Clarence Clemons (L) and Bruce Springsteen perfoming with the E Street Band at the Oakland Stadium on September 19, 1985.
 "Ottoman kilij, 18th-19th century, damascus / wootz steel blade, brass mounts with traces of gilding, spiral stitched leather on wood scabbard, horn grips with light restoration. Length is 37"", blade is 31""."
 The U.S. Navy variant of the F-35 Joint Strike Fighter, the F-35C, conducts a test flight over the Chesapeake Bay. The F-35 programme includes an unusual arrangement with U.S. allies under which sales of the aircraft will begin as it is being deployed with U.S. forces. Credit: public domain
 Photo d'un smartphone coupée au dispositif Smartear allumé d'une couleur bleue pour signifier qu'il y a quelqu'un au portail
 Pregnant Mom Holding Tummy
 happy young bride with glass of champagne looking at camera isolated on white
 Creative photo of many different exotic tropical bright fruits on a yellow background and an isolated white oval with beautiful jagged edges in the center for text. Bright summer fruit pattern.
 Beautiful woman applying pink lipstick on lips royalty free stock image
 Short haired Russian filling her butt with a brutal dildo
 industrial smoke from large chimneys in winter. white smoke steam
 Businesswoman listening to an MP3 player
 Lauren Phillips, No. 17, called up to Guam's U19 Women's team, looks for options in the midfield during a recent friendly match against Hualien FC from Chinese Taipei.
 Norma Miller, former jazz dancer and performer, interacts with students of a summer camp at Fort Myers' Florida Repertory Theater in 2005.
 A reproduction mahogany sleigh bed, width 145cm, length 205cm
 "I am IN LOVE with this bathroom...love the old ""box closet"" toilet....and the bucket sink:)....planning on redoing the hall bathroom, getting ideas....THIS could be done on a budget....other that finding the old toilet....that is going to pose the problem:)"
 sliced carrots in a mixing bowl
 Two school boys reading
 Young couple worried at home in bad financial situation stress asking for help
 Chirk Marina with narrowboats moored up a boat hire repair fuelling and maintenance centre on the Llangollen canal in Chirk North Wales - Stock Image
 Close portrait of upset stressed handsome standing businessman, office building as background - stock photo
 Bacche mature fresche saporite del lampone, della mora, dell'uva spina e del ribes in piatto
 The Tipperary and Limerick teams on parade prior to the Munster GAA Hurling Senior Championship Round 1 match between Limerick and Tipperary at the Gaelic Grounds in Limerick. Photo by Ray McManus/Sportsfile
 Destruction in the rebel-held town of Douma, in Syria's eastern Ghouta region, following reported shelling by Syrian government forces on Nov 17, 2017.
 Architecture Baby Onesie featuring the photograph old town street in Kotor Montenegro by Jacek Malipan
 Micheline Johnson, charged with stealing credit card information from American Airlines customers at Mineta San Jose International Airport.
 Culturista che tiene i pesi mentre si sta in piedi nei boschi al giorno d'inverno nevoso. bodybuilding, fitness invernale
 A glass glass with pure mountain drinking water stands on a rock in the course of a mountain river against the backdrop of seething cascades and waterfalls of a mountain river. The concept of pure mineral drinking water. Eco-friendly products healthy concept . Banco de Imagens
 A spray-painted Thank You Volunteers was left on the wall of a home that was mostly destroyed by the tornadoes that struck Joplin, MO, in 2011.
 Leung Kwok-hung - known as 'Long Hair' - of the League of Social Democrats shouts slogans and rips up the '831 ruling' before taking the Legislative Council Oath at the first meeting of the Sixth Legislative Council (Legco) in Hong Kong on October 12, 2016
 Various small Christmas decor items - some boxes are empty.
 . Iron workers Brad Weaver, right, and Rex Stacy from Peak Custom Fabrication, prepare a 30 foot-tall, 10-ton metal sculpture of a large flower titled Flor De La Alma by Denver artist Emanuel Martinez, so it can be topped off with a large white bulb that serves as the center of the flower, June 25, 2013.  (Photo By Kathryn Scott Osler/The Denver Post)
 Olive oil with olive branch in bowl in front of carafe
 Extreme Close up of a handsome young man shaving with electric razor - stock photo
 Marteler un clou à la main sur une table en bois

§ What is expected:
Your answer should be the lines above, from the line containing "industrial smoke from" up to and including the line containing "Destruction in the", reproduced exactly and with nothing else.

§ Result for this exercise:
 industrial smoke from large chimneys in winter. white smoke steam
 Businesswoman listening to an MP3 player
 Lauren Phillips, No. 17, called up to Guam's U19 Women's team, looks for options in the midfield during a recent friendly match against Hualien FC from Chinese Taipei.
 Norma Miller, former jazz dancer and performer, interacts with students of a summer camp at Fort Myers' Florida Repertory Theater in 2005.
 A reproduction mahogany sleigh bed, width 145cm, length 205cm
 "I am IN LOVE with this bathroom...love the old ""box closet"" toilet....and the bucket sink:)....planning on redoing the hall bathroom, getting ideas....THIS could be done on a budget....other that finding the old toilet....that is going to pose the problem:)"
 sliced carrots in a mixing bowl
 Two school boys reading
 Young couple worried at home in bad financial situation stress asking for help
 Chirk Marina with narrowboats moored up a boat hire repair fuelling and maintenance centre on the Llangollen canal in Chirk North Wales - Stock Image
 Close portrait of upset stressed handsome standing businessman, office building as background - stock photo
 Bacche mature fresche saporite del lampone, della mora, dell'uva spina e del ribes in piatto
 The Tipperary and Limerick teams on parade prior to the Munster GAA Hurling Senior Championship Round 1 match between Limerick and Tipperary at the Gaelic Grounds in Limerick. Photo by Ray McManus/Sportsfile
 Destruction in the rebel-held town of Douma, in Syria's eastern Ghouta region, following reported shelling by Syrian government forces on Nov 17, 2017.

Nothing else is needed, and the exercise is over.